ECLI:NL:RBDOR:2010:BL9398
Rechtbank Dordrecht
- Voorlopige voorziening
- M.G.L. de Vette
- Rechtspraak.nl
Toewijzing verzoek om proceskostenvergoeding na intrekking voorlopige voorziening
In deze zaak heeft de voorzieningenrechter van de Rechtbank Dordrecht op 12 januari 2010 uitspraak gedaan in een verzoek om voorlopige voorziening, ingediend door verzoekster, die werd vertegenwoordigd door haar advocaat mr. A.J.J. Fraanje. Het verzoek om voorlopige voorziening was ingetrokken, waarbij verzoekster gelijktijdig verzocht om verweerster, de Bestuurscommissie van de Sociale Dienst Drechtsteden, te veroordelen in de proceskosten. Verweerster had geen verweerschrift ingediend, ondanks het verzoek daartoe. De voorzieningenrechter oordeelde dat, nu verweerster het besluit dat aanleiding gaf tot het verzoek om voorlopige voorziening had ingetrokken, er sprake was van een tegemoetkomen in de zin van artikel 8:75a van de Algemene wet bestuursrecht (Awb). Verzoekster had kosten gemaakt in verband met de procedure, en de voorzieningenrechter besloot het verzoek om proceskostenvergoeding toe te wijzen.
De zaak begon met een besluit van verweerster op 15 december 2009, waarbij de uitkering van verzoekster op grond van de Wet werk en bijstand (WWB) met ingang van 1 december 2009 met 100% werd verlaagd. Verzoekster maakte bezwaar tegen dit besluit en diende op 17 december 2009 een verzoek om voorlopige voorziening in. Op 28 december 2009 werd door verweerster meegedeeld dat verzoekster recht had op voortzetting van de bijstandsuitkering, waardoor het eerdere besluit werd ingetrokken. Verzoekster trok daarop haar verzoek om voorlopige voorziening in en vroeg om vergoeding van de proceskosten.

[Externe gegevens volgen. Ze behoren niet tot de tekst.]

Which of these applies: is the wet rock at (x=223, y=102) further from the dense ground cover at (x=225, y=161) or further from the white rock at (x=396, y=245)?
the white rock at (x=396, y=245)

De voorzieningenrechter heeft het onderzoek gesloten op basis van artikel 8:83, derde lid, van de Awb, en heeft vastgesteld dat de kosten voor de rechtsbijstand in de voorlopige voorzieningprocedure op € 437,- worden vastgesteld. Daarnaast werd bepaald dat het door verzoekster betaalde griffierecht van € 41,- door de griffier aan haar wordt terugbetaald. De uitspraak benadrukt het belang van proceskostenvergoeding in gevallen waarin een bestuursorgaan tegemoetkomt aan de verzoeker.